## Begin Exercise input
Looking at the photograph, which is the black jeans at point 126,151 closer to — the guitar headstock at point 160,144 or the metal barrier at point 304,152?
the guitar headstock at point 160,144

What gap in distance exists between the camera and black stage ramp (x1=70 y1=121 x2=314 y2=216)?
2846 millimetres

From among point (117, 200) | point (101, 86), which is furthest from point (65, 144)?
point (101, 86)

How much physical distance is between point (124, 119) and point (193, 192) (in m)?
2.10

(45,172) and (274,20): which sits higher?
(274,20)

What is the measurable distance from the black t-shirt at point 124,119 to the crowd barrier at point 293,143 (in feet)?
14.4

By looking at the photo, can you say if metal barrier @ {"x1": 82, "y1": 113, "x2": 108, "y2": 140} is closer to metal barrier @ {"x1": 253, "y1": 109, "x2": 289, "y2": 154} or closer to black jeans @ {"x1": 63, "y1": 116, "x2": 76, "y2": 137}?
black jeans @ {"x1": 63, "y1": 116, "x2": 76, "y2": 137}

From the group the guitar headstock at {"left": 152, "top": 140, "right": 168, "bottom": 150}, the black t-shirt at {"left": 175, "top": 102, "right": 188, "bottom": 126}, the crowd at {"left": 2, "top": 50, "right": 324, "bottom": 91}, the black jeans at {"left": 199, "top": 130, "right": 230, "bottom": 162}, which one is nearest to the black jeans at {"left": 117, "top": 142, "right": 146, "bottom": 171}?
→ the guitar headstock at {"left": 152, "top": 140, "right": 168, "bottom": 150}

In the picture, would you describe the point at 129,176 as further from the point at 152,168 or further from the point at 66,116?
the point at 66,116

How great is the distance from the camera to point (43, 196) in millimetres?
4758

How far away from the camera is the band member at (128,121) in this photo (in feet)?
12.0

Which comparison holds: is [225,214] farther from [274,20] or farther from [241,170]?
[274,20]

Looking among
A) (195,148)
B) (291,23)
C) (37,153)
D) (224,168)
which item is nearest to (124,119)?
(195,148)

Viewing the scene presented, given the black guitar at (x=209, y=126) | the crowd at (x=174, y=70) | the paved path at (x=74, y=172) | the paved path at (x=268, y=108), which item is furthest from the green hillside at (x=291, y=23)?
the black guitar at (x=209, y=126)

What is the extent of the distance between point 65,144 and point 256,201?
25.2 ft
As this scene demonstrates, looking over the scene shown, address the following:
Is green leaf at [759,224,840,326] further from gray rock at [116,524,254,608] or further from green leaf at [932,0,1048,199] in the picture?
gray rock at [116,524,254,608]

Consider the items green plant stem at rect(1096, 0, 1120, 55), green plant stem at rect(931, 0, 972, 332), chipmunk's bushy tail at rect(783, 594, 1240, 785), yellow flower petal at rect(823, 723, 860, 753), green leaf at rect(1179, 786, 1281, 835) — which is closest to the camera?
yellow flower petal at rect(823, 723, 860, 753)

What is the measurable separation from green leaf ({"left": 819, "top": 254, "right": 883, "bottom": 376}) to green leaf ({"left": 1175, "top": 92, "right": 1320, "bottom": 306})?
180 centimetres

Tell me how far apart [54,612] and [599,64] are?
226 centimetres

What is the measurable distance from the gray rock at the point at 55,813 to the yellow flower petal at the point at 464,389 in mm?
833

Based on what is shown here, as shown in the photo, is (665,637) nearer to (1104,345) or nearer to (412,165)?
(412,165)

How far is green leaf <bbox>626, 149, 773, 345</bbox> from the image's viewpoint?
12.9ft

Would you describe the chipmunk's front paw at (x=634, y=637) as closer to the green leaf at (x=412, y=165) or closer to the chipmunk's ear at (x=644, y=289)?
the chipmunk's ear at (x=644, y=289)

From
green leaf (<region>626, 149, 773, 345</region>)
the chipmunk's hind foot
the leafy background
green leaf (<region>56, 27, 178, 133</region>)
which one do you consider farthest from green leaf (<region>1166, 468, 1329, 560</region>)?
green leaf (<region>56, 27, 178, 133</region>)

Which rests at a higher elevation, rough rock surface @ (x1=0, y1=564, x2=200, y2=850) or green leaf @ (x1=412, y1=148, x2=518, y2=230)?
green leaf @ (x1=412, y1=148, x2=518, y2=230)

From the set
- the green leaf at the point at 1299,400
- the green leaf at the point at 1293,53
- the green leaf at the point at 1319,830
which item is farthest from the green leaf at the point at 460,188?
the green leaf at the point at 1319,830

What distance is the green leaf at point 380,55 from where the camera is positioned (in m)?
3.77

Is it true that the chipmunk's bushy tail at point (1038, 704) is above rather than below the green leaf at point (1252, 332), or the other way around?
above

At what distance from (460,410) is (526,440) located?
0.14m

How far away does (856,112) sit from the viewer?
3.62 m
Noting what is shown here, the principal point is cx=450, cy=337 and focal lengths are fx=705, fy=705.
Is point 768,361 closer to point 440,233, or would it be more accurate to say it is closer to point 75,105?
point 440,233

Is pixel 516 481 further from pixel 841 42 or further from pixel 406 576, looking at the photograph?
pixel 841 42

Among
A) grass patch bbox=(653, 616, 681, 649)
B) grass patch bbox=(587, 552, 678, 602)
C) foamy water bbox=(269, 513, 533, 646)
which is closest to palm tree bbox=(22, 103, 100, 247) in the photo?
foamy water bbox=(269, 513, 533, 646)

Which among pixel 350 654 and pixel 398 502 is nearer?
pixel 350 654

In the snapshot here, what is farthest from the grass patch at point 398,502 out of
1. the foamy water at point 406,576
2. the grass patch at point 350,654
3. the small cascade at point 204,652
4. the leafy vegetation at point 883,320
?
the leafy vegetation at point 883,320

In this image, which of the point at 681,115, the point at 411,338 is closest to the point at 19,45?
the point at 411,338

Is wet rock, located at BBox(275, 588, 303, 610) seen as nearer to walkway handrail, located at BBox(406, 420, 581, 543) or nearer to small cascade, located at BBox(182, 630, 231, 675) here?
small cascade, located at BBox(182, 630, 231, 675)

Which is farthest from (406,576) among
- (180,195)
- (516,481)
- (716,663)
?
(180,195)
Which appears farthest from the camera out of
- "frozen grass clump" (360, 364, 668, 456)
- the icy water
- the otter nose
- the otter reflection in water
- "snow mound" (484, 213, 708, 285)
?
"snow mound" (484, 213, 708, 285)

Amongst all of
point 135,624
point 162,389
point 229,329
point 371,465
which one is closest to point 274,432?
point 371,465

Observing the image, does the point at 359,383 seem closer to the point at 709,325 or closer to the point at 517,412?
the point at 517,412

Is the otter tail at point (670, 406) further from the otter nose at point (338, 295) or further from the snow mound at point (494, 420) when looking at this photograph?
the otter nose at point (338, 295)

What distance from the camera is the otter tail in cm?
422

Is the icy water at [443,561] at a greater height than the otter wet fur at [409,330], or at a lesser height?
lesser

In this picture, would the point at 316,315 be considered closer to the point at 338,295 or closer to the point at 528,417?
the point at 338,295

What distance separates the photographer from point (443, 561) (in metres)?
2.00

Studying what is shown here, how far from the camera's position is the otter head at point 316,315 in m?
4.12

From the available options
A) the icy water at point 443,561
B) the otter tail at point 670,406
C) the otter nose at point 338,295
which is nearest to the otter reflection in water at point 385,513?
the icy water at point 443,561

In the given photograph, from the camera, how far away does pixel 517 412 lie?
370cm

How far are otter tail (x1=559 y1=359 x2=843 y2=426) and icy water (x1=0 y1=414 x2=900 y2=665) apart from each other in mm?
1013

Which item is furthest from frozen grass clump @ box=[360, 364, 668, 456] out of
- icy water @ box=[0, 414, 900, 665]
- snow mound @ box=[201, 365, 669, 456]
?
## End Exercise input
Exercise task
Return every record above exactly as it appears.

Solved exercise
Looking at the photograph, which is the black jeans at point 126,151 closer to — the guitar headstock at point 160,144 or the metal barrier at point 304,152?
the guitar headstock at point 160,144

What gap in distance exists between the camera and black stage ramp (x1=70 y1=121 x2=314 y2=216)?
2846 millimetres

From among point (117, 200) | point (101, 86), which is furthest from point (65, 144)?
point (101, 86)

How much physical distance is between point (124, 119) and point (193, 192) (in m)?
2.10

(45,172) and (274,20): which sits higher?
(274,20)

What is the measurable distance from the black t-shirt at point 124,119 to the crowd barrier at point 293,143 (in feet)?
14.4

By looking at the photo, can you say if metal barrier @ {"x1": 82, "y1": 113, "x2": 108, "y2": 140} is closer to metal barrier @ {"x1": 253, "y1": 109, "x2": 289, "y2": 154} or closer to black jeans @ {"x1": 63, "y1": 116, "x2": 76, "y2": 137}?
black jeans @ {"x1": 63, "y1": 116, "x2": 76, "y2": 137}

From the group the guitar headstock at {"left": 152, "top": 140, "right": 168, "bottom": 150}, the black t-shirt at {"left": 175, "top": 102, "right": 188, "bottom": 126}, the crowd at {"left": 2, "top": 50, "right": 324, "bottom": 91}, the black jeans at {"left": 199, "top": 130, "right": 230, "bottom": 162}, which one is nearest to the black jeans at {"left": 117, "top": 142, "right": 146, "bottom": 171}?
→ the guitar headstock at {"left": 152, "top": 140, "right": 168, "bottom": 150}

In the picture, would you describe the point at 129,176 as further from the point at 152,168 or further from the point at 66,116?
the point at 66,116

How great is the distance from the camera to point (43, 196) in millimetres?
4758

How far away from the camera is the band member at (128,121) in this photo (in feet)?
12.0

Which comparison holds: is [225,214] farther from [274,20] or farther from [241,170]?
[274,20]

Looking among
A) (195,148)
B) (291,23)
C) (37,153)
D) (224,168)
which item is nearest to (124,119)?
(195,148)

Viewing the scene presented, given the black guitar at (x=209, y=126) | the crowd at (x=174, y=70) | the paved path at (x=74, y=172) | the paved path at (x=268, y=108), which item is furthest from the green hillside at (x=291, y=23)?
the black guitar at (x=209, y=126)

What is the extent of the distance between point 65,144 and point 256,201?
25.2 ft
As this scene demonstrates, looking over the scene shown, address the following:
Is green leaf at [759,224,840,326] further from gray rock at [116,524,254,608] or further from green leaf at [932,0,1048,199] in the picture?
gray rock at [116,524,254,608]

Consider the items green plant stem at rect(1096, 0, 1120, 55), green plant stem at rect(931, 0, 972, 332), chipmunk's bushy tail at rect(783, 594, 1240, 785), yellow flower petal at rect(823, 723, 860, 753), green leaf at rect(1179, 786, 1281, 835) — which is closest to the camera?
yellow flower petal at rect(823, 723, 860, 753)

What is the measurable separation from green leaf ({"left": 819, "top": 254, "right": 883, "bottom": 376}) to green leaf ({"left": 1175, "top": 92, "right": 1320, "bottom": 306})?
180 centimetres

Tell me how far apart [54,612] and [599,64] are?
226 centimetres

What is the measurable distance from the gray rock at the point at 55,813 to the yellow flower petal at the point at 464,389 in mm?
833

Based on what is shown here, as shown in the photo, is (665,637) nearer to (1104,345) or nearer to (412,165)?
(412,165)

How far is green leaf <bbox>626, 149, 773, 345</bbox> from the image's viewpoint?
12.9ft

Would you describe the chipmunk's front paw at (x=634, y=637) as closer to the green leaf at (x=412, y=165) or closer to the chipmunk's ear at (x=644, y=289)?
the chipmunk's ear at (x=644, y=289)

From
green leaf (<region>626, 149, 773, 345</region>)
the chipmunk's hind foot
the leafy background
green leaf (<region>56, 27, 178, 133</region>)
which one do you consider farthest from green leaf (<region>1166, 468, 1329, 560</region>)?
green leaf (<region>56, 27, 178, 133</region>)

Which rests at a higher elevation, rough rock surface @ (x1=0, y1=564, x2=200, y2=850) or green leaf @ (x1=412, y1=148, x2=518, y2=230)?
green leaf @ (x1=412, y1=148, x2=518, y2=230)

From the set
- the green leaf at the point at 1299,400
- the green leaf at the point at 1293,53
- the green leaf at the point at 1319,830
which item is farthest from the green leaf at the point at 460,188?
the green leaf at the point at 1319,830

What distance is the green leaf at point 380,55 from where the camera is positioned (in m)?
3.77

Is it true that the chipmunk's bushy tail at point (1038, 704) is above rather than below the green leaf at point (1252, 332), or the other way around?
above

At what distance from (460,410) is (526,440) located?
0.14m

How far away does (856,112) sit from the viewer?
3.62 m
Noting what is shown here, the principal point is cx=450, cy=337 and focal lengths are fx=705, fy=705.
Is point 768,361 closer to point 440,233, or would it be more accurate to say it is closer to point 75,105?
point 440,233

Is pixel 516 481 further from pixel 841 42 or further from pixel 406 576, looking at the photograph?
pixel 841 42

Among
A) grass patch bbox=(653, 616, 681, 649)
B) grass patch bbox=(587, 552, 678, 602)
C) foamy water bbox=(269, 513, 533, 646)
which is closest to palm tree bbox=(22, 103, 100, 247) in the photo?
foamy water bbox=(269, 513, 533, 646)

Which among pixel 350 654 and pixel 398 502 is nearer?
pixel 350 654

In the snapshot here, what is farthest from the grass patch at point 398,502 out of
1. the foamy water at point 406,576
2. the grass patch at point 350,654
3. the small cascade at point 204,652
4. the leafy vegetation at point 883,320
?
the leafy vegetation at point 883,320

In this image, which of the point at 681,115, the point at 411,338 is closest to the point at 19,45?
the point at 411,338

Is wet rock, located at BBox(275, 588, 303, 610) seen as nearer to walkway handrail, located at BBox(406, 420, 581, 543) or nearer to small cascade, located at BBox(182, 630, 231, 675) here?
small cascade, located at BBox(182, 630, 231, 675)

Which is farthest from (406,576) among
- (180,195)
- (516,481)
- (716,663)
?
(180,195)
Which appears farthest from the camera out of
- "frozen grass clump" (360, 364, 668, 456)
- the icy water
- the otter nose
- the otter reflection in water
- "snow mound" (484, 213, 708, 285)
?
"snow mound" (484, 213, 708, 285)

Amongst all of
point 135,624
point 162,389
point 229,329
point 371,465
which one is closest to point 274,432?
point 371,465

Observing the image, does the point at 359,383 seem closer to the point at 709,325 or closer to the point at 517,412?
the point at 517,412

Is the otter tail at point (670, 406) further from the otter nose at point (338, 295) or further from the snow mound at point (494, 420) when looking at this photograph?
the otter nose at point (338, 295)

What distance from the camera is the otter tail in cm?
422

Is the icy water at [443,561] at a greater height than the otter wet fur at [409,330], or at a lesser height?
lesser

In this picture, would the point at 316,315 be considered closer to the point at 338,295 or closer to the point at 528,417?
the point at 338,295

What distance separates the photographer from point (443, 561) (in metres)?
2.00

Studying what is shown here, how far from the camera's position is the otter head at point 316,315 in m?
4.12

From the available options
A) the icy water at point 443,561
B) the otter tail at point 670,406
C) the otter nose at point 338,295
which is nearest to the otter reflection in water at point 385,513?
the icy water at point 443,561

In the given photograph, from the camera, how far away does pixel 517 412 lie?
370cm

How far are otter tail (x1=559 y1=359 x2=843 y2=426) and icy water (x1=0 y1=414 x2=900 y2=665) apart from each other in mm?
1013

Which item is furthest from frozen grass clump @ box=[360, 364, 668, 456] out of
- icy water @ box=[0, 414, 900, 665]
- snow mound @ box=[201, 365, 669, 456]
?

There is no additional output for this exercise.